◆ MATERIAL SHOWN:
┏━━
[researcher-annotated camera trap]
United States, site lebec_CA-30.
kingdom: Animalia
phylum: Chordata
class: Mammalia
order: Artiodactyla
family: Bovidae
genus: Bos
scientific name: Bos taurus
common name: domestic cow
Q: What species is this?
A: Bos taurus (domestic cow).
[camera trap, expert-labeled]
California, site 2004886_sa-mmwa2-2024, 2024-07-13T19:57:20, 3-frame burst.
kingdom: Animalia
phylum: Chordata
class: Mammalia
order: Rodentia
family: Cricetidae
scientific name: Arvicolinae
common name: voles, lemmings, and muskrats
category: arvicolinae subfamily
┗━━
┏━━
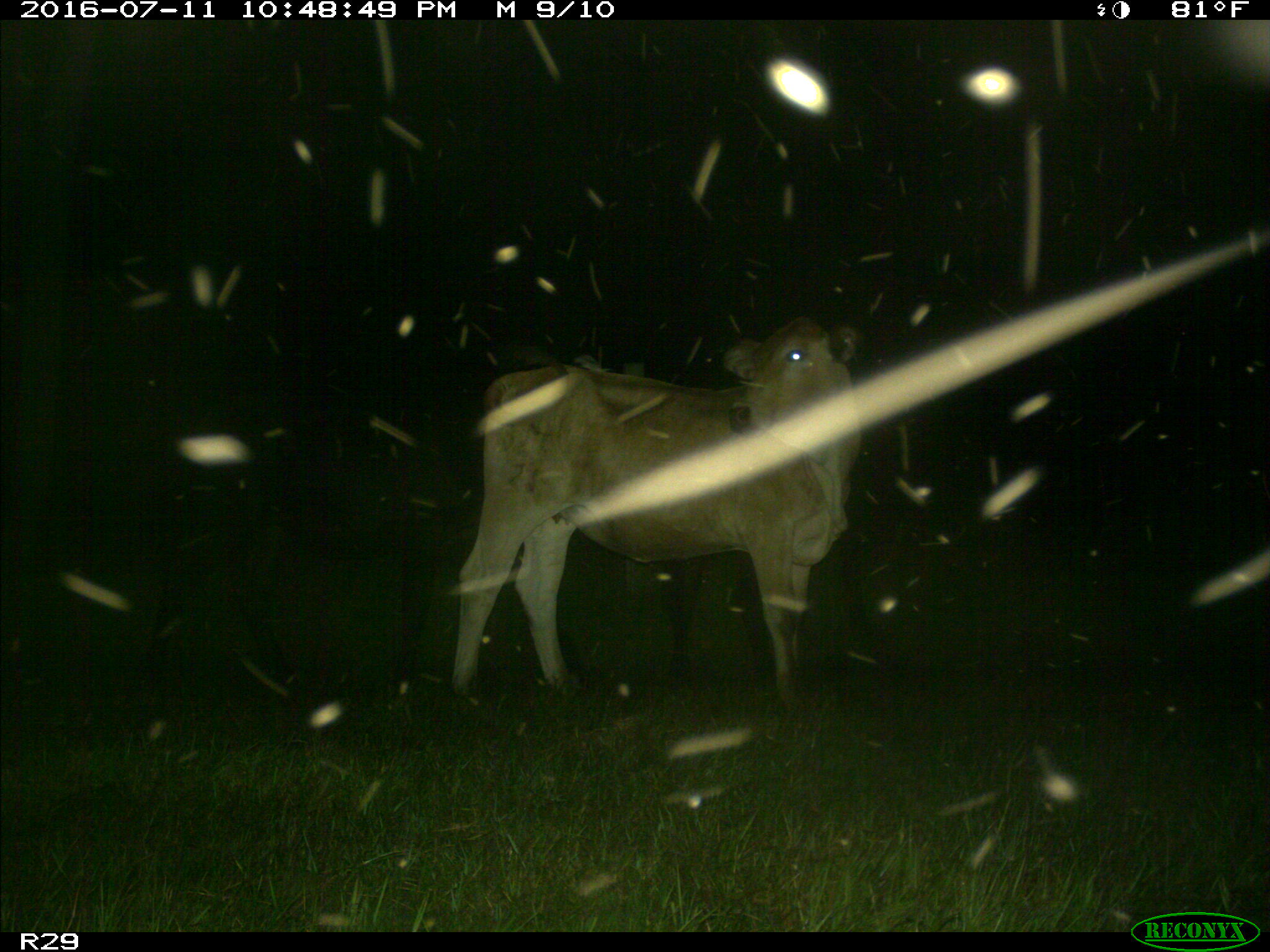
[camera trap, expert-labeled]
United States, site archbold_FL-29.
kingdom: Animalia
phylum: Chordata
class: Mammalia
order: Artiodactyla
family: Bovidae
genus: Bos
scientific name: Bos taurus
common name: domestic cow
┗━━
┏━━
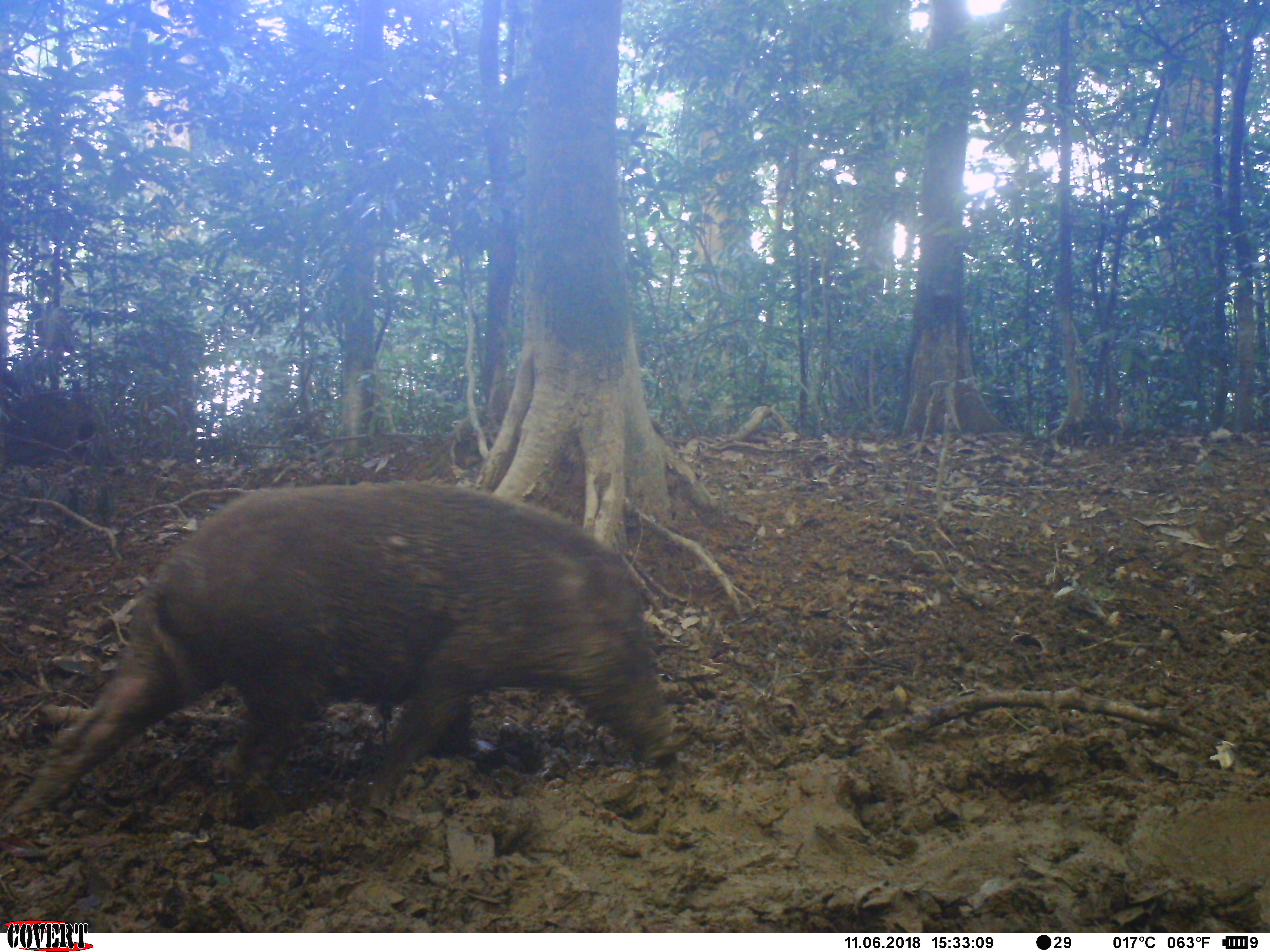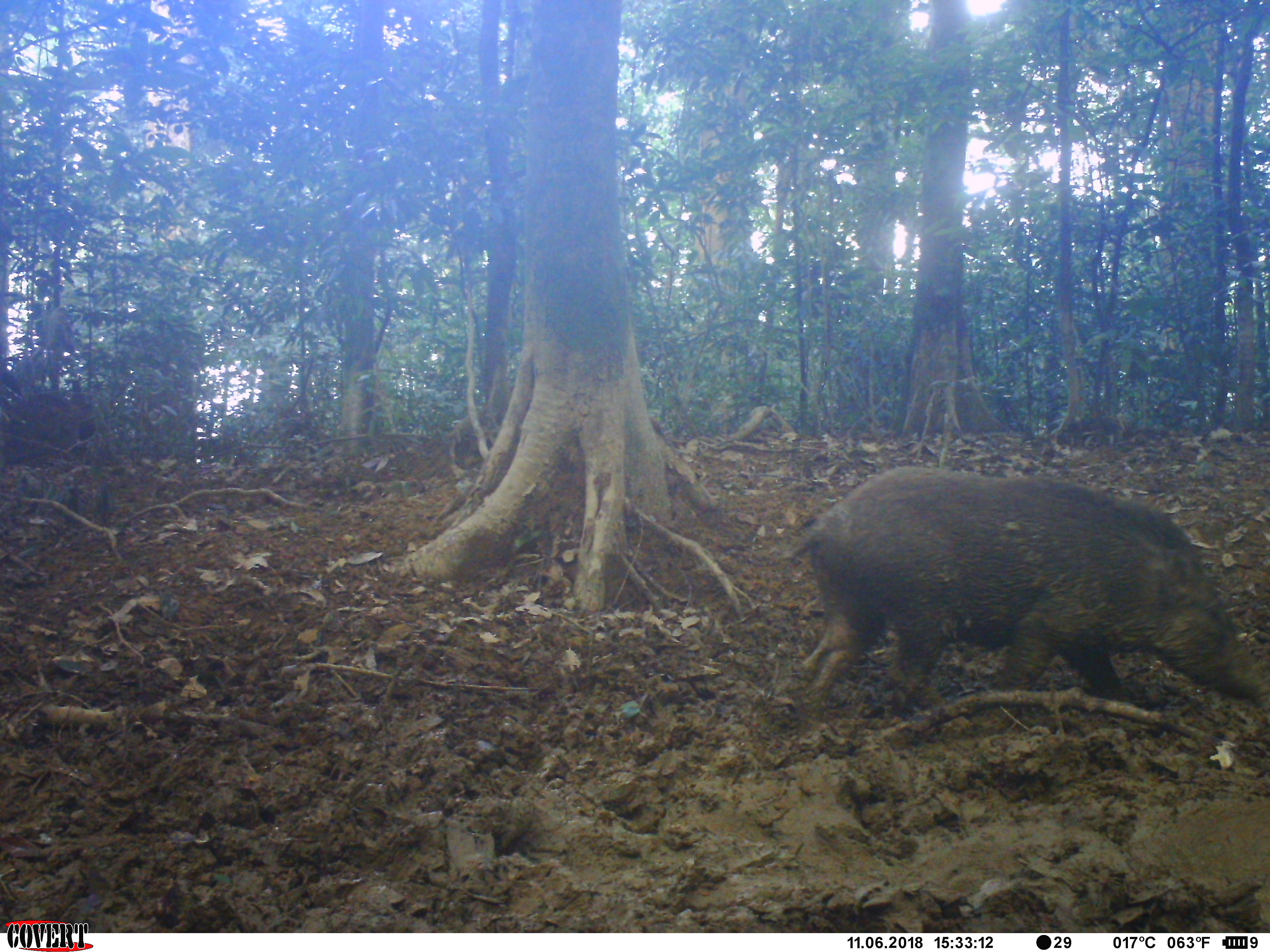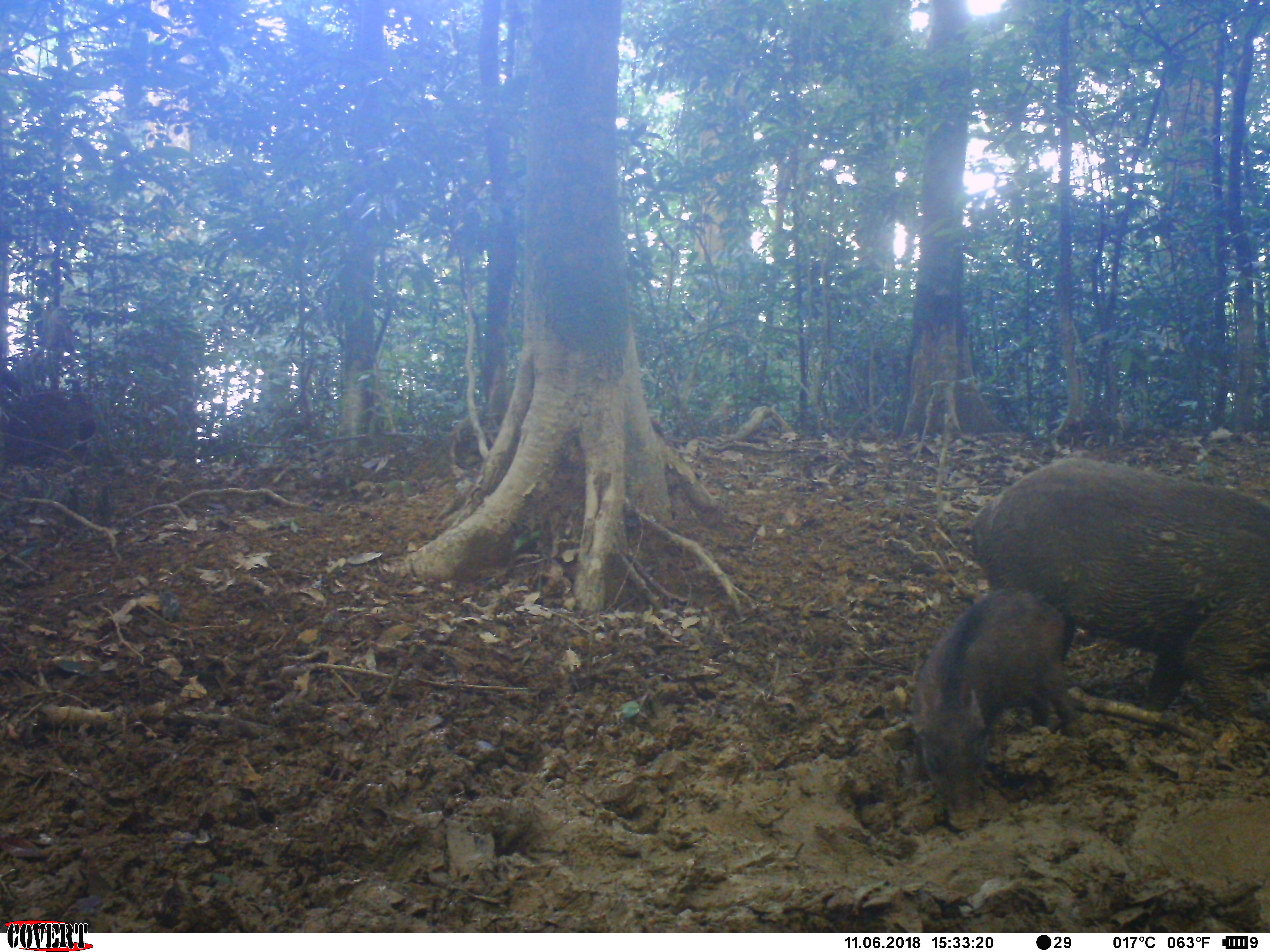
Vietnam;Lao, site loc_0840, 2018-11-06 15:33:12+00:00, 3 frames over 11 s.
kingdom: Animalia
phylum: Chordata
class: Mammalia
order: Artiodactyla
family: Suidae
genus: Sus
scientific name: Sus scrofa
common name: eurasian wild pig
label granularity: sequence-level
┗━━
◆ WHAT IS BEING ASKED: Above are the records; print exactly the lines from the line with "[researcher-annotated camera trap]" to the line with "category: arvicolinae subfamily", including both, and nothing else.

◆ FINISHED EXERCISE:
[researcher-annotated camera trap]
United States, site lebec_CA-30.
kingdom: Animalia
phylum: Chordata
class: Mammalia
order: Artiodactyla
family: Bovidae
genus: Bos
scientific name: Bos taurus
common name: domestic cow
Q: What species is this?
A: Bos taurus (domestic cow).
[camera trap, expert-labeled]
California, site 2004886_sa-mmwa2-2024, 2024-07-13T19:57:20, 3-frame burst.
kingdom: Animalia
phylum: Chordata
class: Mammalia
order: Rodentia
family: Cricetidae
scientific name: Arvicolinae
common name: voles, lemmings, and muskrats
category: arvicolinae subfamily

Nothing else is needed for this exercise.